WARNING: multiple messages have this Message-ID (diff)
From: rkrcmar@redhat.com (Radim Krčmář)
To: linux-arm-kernel@lists.infradead.org
Subject: [PATCH RFC 2/2] KVM: RCU protected dynamic vcpus array
Date: Wed, 16 Aug 2017 21:40:37 +0200	[thread overview]
Message-ID: <20170816194037.9460-3-rkrcmar@redhat.com> (raw)
In-Reply-To: <20170816194037.9460-1-rkrcmar@redhat.com>

This is a prototype with many TODO comments to give a better idea of
what would be needed.

The main missing piece a rework of every kvm_for_each_vcpu() into a less
inefficient loop, but RCU readers cannot block, so the rewrite cannot be
scripted.   Is there a more suitable protection scheme?
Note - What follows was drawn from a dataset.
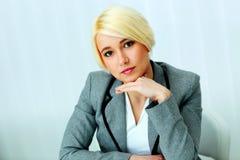 Closeup portait of a pensive beautiful businessswoman Stock Image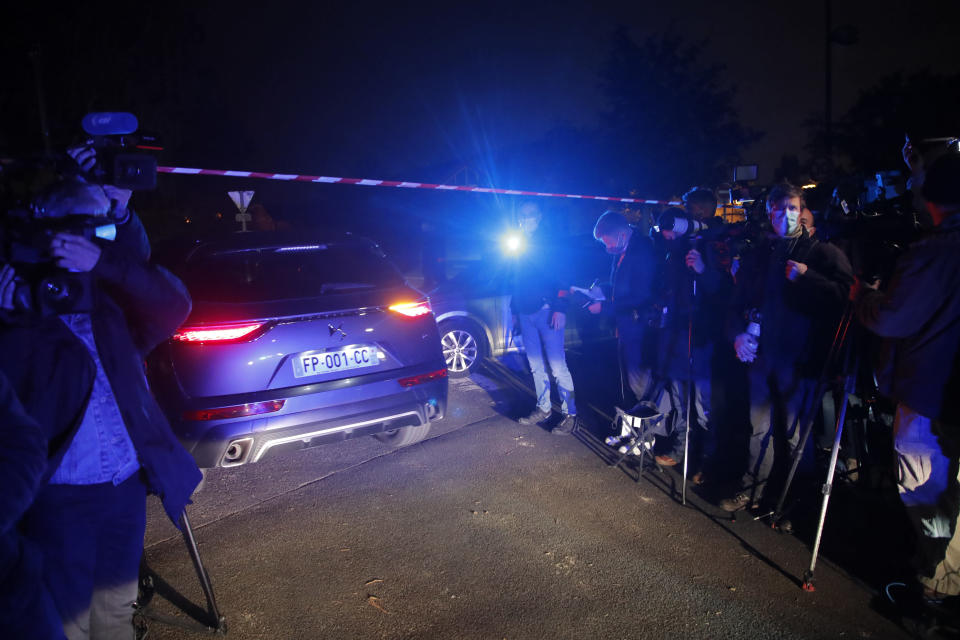 A police car enters the perimeter after a history teacher who opened a discussion with students on caricatures of Islam's Prophet Muhammad was decapitated, Friday, Oct. 16, 2020 in Conflans-Saint-Honorine, north of Paris. Police have shot the suspected killer dead. (AP Photo/Michel Euler)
I didn't test it much ... I am still leaning towards the internally
simpler version, (1), even if it requires userspace changes.
---
 arch/mips/kvm/mips.c       |  8 +++---
 arch/powerpc/kvm/powerpc.c |  6 +++--
 arch/s390/kvm/kvm-s390.c   | 27 ++++++++++++++------
 arch/x86/kvm/hyperv.c      |  3 +--
 arch/x86/kvm/vmx.c         |  3 ++-
 arch/x86/kvm/x86.c         |  5 ++--
 include/linux/kvm_host.h   | 61 ++++++++++++++++++++++++++++++++++------------
 virt/kvm/arm/arm.c         | 10 +++-----
 virt/kvm/kvm_main.c        | 58 +++++++++++++++++++++++++++++++++++--------
 9 files changed, 132 insertions(+), 49 deletions(-)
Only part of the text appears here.